Probably not the answer you wanted to hear but in the end I decided for my heating system that I wanted to roll my own instead. It helps that I’m a web dev and so writing something in Angular + node was easy for me but the ESP8266 + mqtt has made the whole thing so much simpler than my old system. I even managed to add in control of power sockets in an afternoon after my wife told me she would like to be able to turn a lamp on the other side of the room on/off without having to get up.
These pre-built UIs are ok up to a point but in the end you spend so much time trying to shoe-horn the right type of controls that you would like that you might as well have written it from scratch yourself. Things like Angular + bootstrap make the job 10x easier than they used to be and you don’t have to be a graphic designer to get a half decent looking system up and running.

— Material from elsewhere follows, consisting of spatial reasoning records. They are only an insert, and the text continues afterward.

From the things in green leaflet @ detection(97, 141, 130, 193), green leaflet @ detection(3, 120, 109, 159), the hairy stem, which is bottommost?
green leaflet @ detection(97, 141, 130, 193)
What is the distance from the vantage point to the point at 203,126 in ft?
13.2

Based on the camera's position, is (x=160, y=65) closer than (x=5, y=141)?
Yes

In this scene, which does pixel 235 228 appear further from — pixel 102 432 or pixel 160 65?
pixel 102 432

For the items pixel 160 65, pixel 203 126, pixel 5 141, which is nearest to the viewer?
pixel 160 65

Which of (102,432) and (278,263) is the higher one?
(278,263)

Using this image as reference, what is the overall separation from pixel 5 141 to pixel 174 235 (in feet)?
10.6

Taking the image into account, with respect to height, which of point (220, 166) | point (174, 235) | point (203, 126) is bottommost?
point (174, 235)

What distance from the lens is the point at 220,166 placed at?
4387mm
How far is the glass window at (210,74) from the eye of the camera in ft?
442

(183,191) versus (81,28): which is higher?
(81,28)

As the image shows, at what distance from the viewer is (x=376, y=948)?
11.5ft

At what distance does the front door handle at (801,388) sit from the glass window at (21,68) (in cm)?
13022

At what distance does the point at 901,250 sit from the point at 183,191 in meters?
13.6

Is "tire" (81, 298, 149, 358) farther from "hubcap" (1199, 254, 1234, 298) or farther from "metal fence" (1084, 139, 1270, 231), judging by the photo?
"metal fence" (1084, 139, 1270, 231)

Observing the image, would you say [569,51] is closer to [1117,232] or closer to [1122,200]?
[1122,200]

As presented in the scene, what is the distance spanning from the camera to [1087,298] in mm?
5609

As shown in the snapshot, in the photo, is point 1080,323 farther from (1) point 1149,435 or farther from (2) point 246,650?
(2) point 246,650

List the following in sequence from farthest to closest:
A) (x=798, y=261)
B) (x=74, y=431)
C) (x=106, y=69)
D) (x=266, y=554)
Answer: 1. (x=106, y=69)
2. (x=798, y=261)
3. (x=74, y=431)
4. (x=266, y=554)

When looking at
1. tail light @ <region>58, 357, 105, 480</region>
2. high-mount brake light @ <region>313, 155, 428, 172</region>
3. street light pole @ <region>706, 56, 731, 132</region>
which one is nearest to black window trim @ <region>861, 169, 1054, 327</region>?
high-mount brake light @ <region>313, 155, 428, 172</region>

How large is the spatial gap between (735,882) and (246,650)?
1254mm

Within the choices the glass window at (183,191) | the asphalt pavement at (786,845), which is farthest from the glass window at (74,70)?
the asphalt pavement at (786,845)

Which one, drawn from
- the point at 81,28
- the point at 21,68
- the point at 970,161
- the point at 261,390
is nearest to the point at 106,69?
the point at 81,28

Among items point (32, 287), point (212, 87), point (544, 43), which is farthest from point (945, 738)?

No I agree about the pre-built UIs which is why I’m excited about node-red-contrib-ui because the TEMPLATE node allows you to pretty much cook your own thing – now that uses Angular so if you’re a whizz at that, any contributions would I have no doubt be most welcome…
My angular project is on github https://github.com/cookejames/sarah-frontend but there are also a few supporting projects at
https://github.com/cookejames/sarah-backend
https://github.com/cookejames/sarah-sensor-dht11
https://github.com/cookejames/sarah-sockets
and https://github.com/cookejames/mosquitto-docker
It all ends up looking like the following. Feel free to have a poke around and use what you like – your site has been massively useful in learning about the ESP8266 and following its development.